You are here:  Experts > Health/Fitness > Dentistry > Dentistry > chin numbness

Dentistry - chin numbness


Expert: Mark Bornfeld DDS - 2/21/2009

Question
I had a really bad toothache on a tooth that already had root canal surgery done on it four years ago.  Two days after the pain I had a swallon face and numbness in my chin.  I had the tooth extracted and most of the swellon went away.  I still have a numb chin.  I've had the numb chin for more than 5 weeks.  The oral surgeon did a panoramic x-ray and didn't see any tumors or growths.  He wants me to come back in one month.  Is there any other test that I should do?  I thought the numb chin was isolated to the toothache but it scares me to think it might be someting more series like cancer.

Answer
Dear Tom,

The fact that the onset of the numbness coincided with the acute infection makes it almost 100% certain that the numbness was due to compression of the sensory nerve by the infection, and not some more significant malignancy or neurological disease. However, the persistence of the numbness is not typical, and I suspect that the extraction of the tooth may have superimposed additional injury to the nerve (I'm going to guess that we're talking about a lower premolar, which is most likely to result in this type of persistent numbness due to its proximity to the sensory nerve.)

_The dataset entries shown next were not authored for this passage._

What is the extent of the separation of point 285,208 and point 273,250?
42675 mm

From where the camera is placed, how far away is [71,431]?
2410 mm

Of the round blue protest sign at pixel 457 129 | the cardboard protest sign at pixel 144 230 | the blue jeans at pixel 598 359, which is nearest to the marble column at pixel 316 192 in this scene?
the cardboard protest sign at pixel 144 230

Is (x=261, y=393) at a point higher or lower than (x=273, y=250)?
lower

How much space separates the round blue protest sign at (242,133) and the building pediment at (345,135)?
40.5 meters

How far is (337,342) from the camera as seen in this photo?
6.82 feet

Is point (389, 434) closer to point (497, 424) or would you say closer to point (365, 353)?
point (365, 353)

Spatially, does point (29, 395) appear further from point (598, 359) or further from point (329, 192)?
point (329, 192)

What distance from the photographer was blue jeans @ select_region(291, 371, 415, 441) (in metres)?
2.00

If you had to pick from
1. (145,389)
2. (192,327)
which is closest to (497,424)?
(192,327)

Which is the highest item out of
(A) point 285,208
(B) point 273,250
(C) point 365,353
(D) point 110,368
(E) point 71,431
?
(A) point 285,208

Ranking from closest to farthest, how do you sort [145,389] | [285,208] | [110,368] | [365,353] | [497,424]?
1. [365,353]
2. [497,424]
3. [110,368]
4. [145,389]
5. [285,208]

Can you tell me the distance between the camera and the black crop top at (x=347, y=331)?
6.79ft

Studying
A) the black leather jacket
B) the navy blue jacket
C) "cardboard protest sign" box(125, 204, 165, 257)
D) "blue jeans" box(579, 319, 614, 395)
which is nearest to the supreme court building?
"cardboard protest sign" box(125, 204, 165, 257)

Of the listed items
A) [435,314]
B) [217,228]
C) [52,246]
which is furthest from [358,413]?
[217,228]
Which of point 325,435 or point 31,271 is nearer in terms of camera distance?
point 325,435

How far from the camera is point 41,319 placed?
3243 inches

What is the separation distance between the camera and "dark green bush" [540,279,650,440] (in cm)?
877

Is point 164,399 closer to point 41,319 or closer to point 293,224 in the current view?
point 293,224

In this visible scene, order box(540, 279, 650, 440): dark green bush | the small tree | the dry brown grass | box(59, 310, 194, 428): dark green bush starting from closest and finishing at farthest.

There is no need to employ additional diagnostic tests, because the sequence of events clearly indicates a physical injury to the nerve rather than some undisclosed pathological process. What cannot be predicted, though, is the speed and completeness of recovery of sensory nerve function. The healing of nerve fibers is frustratingly slow, and you may not know whether your sensation will return completely to normal until as much as six months have passed. However, you can relax if your concern is cancer-- it clearly is not.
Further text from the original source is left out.